**Request:**
Print out each record below, unaltered and complete, without its images.

**Data records:**
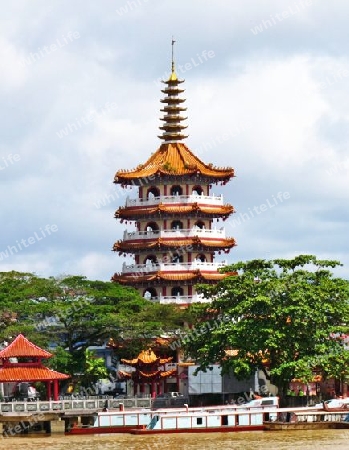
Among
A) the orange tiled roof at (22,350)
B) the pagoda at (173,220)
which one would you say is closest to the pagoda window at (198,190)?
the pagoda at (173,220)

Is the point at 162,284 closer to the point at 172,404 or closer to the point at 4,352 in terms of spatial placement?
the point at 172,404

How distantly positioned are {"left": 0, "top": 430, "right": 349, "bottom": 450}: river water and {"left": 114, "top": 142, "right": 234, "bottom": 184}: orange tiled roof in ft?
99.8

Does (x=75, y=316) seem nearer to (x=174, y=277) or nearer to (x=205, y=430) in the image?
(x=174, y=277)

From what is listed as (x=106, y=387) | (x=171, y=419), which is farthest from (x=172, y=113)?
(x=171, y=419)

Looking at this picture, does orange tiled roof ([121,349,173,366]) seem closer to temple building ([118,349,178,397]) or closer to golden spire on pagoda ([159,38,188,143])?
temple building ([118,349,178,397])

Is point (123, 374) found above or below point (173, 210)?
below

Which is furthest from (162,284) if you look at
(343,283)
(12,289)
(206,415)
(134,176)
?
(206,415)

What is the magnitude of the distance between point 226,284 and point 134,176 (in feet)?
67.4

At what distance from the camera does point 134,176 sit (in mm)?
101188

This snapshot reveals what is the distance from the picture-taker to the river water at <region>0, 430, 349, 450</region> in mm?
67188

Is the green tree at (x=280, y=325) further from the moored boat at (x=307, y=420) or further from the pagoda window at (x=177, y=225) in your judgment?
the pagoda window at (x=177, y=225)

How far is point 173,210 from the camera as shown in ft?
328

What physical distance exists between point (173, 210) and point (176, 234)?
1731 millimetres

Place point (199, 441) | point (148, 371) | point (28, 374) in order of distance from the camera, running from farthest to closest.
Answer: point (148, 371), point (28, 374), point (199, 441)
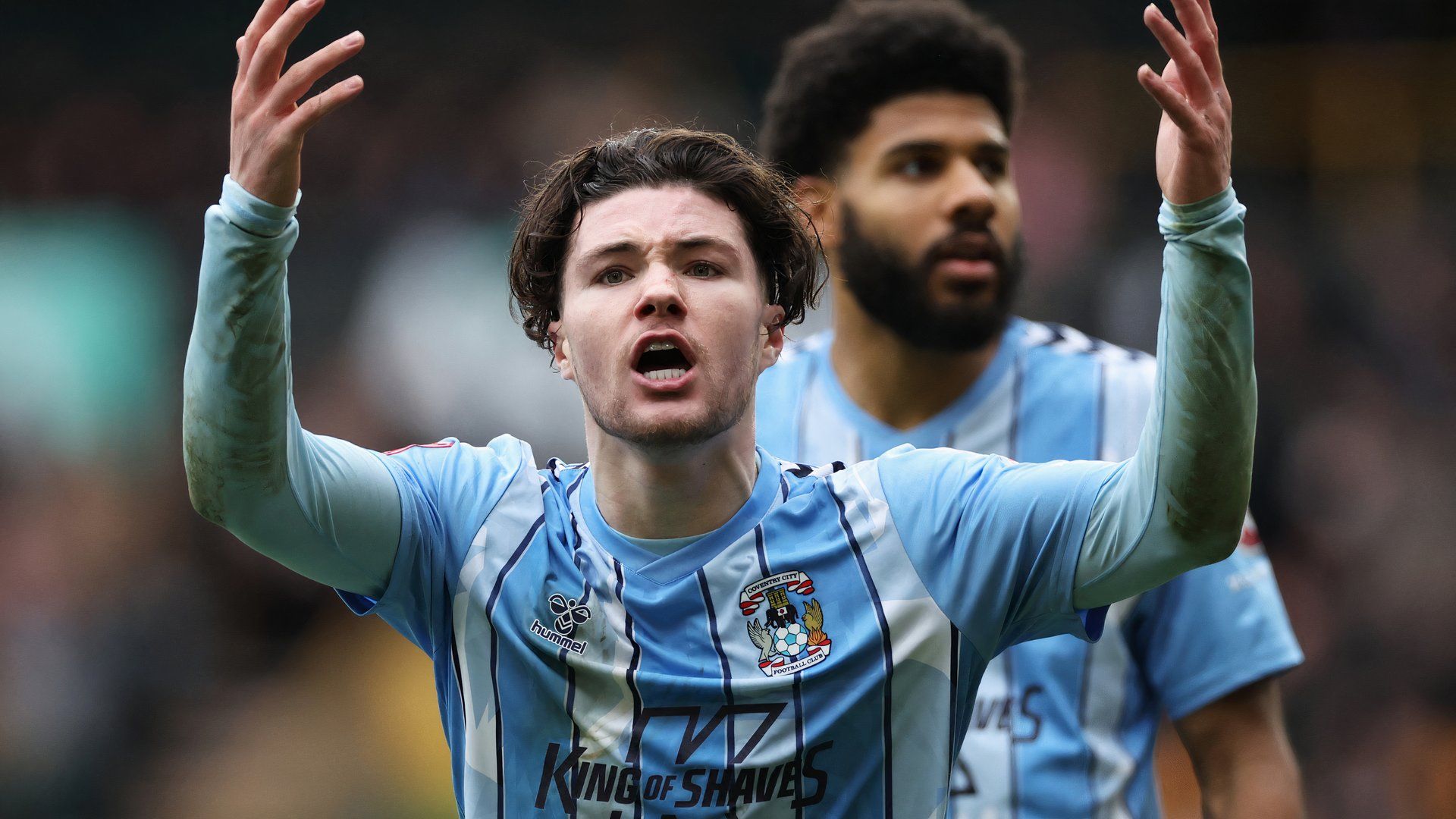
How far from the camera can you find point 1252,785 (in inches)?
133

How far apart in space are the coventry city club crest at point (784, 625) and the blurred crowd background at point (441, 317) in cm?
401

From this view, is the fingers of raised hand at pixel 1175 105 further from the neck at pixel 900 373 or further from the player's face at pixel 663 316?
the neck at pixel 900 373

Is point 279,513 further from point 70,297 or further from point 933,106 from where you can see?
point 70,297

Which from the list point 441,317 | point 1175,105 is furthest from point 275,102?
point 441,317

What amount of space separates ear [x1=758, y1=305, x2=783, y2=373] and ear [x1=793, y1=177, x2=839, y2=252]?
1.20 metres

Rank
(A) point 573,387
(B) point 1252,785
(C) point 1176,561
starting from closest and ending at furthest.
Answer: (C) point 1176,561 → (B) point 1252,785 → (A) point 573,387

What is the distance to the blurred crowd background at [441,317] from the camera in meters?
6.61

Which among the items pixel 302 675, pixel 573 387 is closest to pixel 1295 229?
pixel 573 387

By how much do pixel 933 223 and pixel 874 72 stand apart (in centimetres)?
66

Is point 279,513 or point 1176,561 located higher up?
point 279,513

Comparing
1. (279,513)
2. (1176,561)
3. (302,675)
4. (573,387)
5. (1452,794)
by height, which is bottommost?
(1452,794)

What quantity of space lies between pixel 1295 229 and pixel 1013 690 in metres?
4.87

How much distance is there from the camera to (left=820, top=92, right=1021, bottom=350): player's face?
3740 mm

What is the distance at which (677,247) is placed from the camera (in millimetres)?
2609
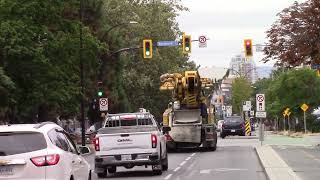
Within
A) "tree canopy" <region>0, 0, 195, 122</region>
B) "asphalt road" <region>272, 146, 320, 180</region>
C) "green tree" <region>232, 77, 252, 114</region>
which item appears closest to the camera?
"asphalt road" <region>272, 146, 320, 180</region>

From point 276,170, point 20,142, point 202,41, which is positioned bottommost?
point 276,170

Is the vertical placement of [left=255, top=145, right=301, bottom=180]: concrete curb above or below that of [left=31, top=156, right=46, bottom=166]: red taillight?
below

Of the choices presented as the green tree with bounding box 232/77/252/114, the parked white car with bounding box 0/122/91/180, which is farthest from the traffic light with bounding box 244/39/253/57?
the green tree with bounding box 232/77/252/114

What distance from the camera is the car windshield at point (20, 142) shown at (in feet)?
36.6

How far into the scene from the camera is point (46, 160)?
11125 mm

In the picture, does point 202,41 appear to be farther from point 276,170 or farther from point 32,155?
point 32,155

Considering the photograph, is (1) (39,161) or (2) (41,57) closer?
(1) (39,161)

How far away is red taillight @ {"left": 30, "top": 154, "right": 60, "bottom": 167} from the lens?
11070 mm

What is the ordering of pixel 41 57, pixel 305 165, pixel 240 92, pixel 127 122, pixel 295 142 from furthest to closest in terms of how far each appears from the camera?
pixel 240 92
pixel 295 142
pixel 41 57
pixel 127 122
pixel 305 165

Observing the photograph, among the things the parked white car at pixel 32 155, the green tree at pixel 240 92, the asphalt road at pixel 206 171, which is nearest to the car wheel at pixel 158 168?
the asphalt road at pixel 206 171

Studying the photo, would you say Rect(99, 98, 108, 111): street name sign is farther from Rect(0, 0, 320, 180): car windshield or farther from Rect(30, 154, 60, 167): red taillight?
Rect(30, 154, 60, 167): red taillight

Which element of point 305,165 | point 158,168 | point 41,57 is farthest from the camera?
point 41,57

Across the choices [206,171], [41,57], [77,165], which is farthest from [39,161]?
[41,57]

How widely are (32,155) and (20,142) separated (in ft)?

**Answer to the task:**
Among
A) the orange tiled roof at (22,350)
B) the pagoda at (173,220)
which one would you say is closest to the pagoda window at (198,190)?
the pagoda at (173,220)

Is the point at 162,284 closer to the point at 172,404 or closer to the point at 4,352 in terms of spatial placement?
the point at 172,404

How distantly positioned are {"left": 0, "top": 430, "right": 349, "bottom": 450}: river water and {"left": 114, "top": 142, "right": 234, "bottom": 184}: orange tiled roof in ft?
99.8

Does (x=75, y=316) seem nearer to (x=174, y=277) or nearer to (x=205, y=430) in the image?
(x=174, y=277)

From what is listed as (x=106, y=387) | (x=171, y=419), which is farthest from (x=172, y=113)?
(x=171, y=419)

Looking at this picture, does orange tiled roof ([121,349,173,366]) seem closer to temple building ([118,349,178,397]) or closer to golden spire on pagoda ([159,38,188,143])?
temple building ([118,349,178,397])

Is point (123, 374) found above or below point (173, 210)?
below

Which is furthest from (162,284) if you look at
(343,283)
(12,289)
(206,415)
(134,176)
?
(206,415)

What is the magnitude of the distance between point 226,284 and point 134,176 (in feet)?
67.4

At what distance from the camera does point 134,176 sit (in mm)?
101188

This snapshot reveals what is the distance from the picture-taker to the river water at <region>0, 430, 349, 450</region> in mm?
67188

Is the green tree at (x=280, y=325) further from the moored boat at (x=307, y=420) or further from the pagoda window at (x=177, y=225) in your judgment?
the pagoda window at (x=177, y=225)

How far is point 173,210 from the camera as shown in ft?
328

What physical distance exists between point (173, 210) and point (176, 234)?
1731 millimetres

Place point (199, 441) | point (148, 371) | point (28, 374) in order of distance from the camera, running from farthest to closest.
Answer: point (148, 371), point (28, 374), point (199, 441)
How far from the camera can you find point 1252,785 (in inches)?
133

How far apart in space are the coventry city club crest at point (784, 625) and the blurred crowd background at point (441, 317) in cm?
401

From this view, is the fingers of raised hand at pixel 1175 105 further from the neck at pixel 900 373 or further from the player's face at pixel 663 316?
the neck at pixel 900 373

Is point 279,513 further from point 70,297 or further from point 933,106 from where you can see?
point 70,297

Which from the list point 441,317 | point 1175,105 is furthest from point 275,102?
point 441,317

What amount of space separates ear [x1=758, y1=305, x2=783, y2=373] and ear [x1=793, y1=177, x2=839, y2=252]?
1.20 metres

Rank
(A) point 573,387
(B) point 1252,785
(C) point 1176,561
starting from closest and ending at furthest.
Answer: (C) point 1176,561 → (B) point 1252,785 → (A) point 573,387

What is the distance to the blurred crowd background at [441,317] from the camera in meters?
6.61

Which among the items pixel 302 675, pixel 573 387 is closest to pixel 1295 229?
pixel 573 387

By how much do pixel 933 223 and pixel 874 72 stand apart (in centimetres)?
66

Is point 279,513 or point 1176,561 located higher up?
point 279,513

Comparing
1. (279,513)
2. (1176,561)
3. (302,675)
4. (573,387)
5. (1452,794)
by height, which is bottommost?
(1452,794)

What quantity of space lies between pixel 1295 229 and pixel 1013 690 in metres?
4.87

How much distance is there from the camera to (left=820, top=92, right=1021, bottom=350): player's face?
3740 mm

What is the distance at which (677,247) is placed from the camera (in millimetres)?
2609
Within
A) "tree canopy" <region>0, 0, 195, 122</region>
B) "asphalt road" <region>272, 146, 320, 180</region>
C) "green tree" <region>232, 77, 252, 114</region>
which item appears closest to the camera?
"asphalt road" <region>272, 146, 320, 180</region>

From point 276,170, point 20,142, point 202,41, which is positioned bottommost?
point 276,170

Is the vertical placement of [left=255, top=145, right=301, bottom=180]: concrete curb above or below that of [left=31, top=156, right=46, bottom=166]: red taillight?
below

Of the choices presented as the green tree with bounding box 232/77/252/114, the parked white car with bounding box 0/122/91/180, which is farthest from the traffic light with bounding box 244/39/253/57?
the green tree with bounding box 232/77/252/114

What distance from the camera is the car windshield at point (20, 142) shown at (in feet)?
36.6

How far into the scene from the camera is point (46, 160)?
11125 mm

In the picture, does point 202,41 appear to be farther from point 276,170 or farther from point 32,155?
point 32,155

Considering the photograph, is (1) (39,161) or (2) (41,57) closer?
(1) (39,161)

How far away is red taillight @ {"left": 30, "top": 154, "right": 60, "bottom": 167} from the lens?
11070 mm

What is the ordering of pixel 41 57, pixel 305 165, pixel 240 92, pixel 127 122, pixel 295 142 from furthest to closest in terms of how far each appears from the camera?
pixel 240 92
pixel 295 142
pixel 41 57
pixel 127 122
pixel 305 165

Observing the photograph, among the things the parked white car at pixel 32 155, the green tree at pixel 240 92, the asphalt road at pixel 206 171, which is nearest to the car wheel at pixel 158 168?
the asphalt road at pixel 206 171

Studying the photo, would you say Rect(99, 98, 108, 111): street name sign is farther from Rect(0, 0, 320, 180): car windshield or farther from Rect(30, 154, 60, 167): red taillight?
Rect(30, 154, 60, 167): red taillight

Which element of point 305,165 | point 158,168 | point 41,57 is farthest from the camera?
point 41,57

Across the choices [206,171], [41,57], [77,165], which is farthest from [39,161]?
[41,57]

How widely are (32,155) and (20,142) separated (in ft)?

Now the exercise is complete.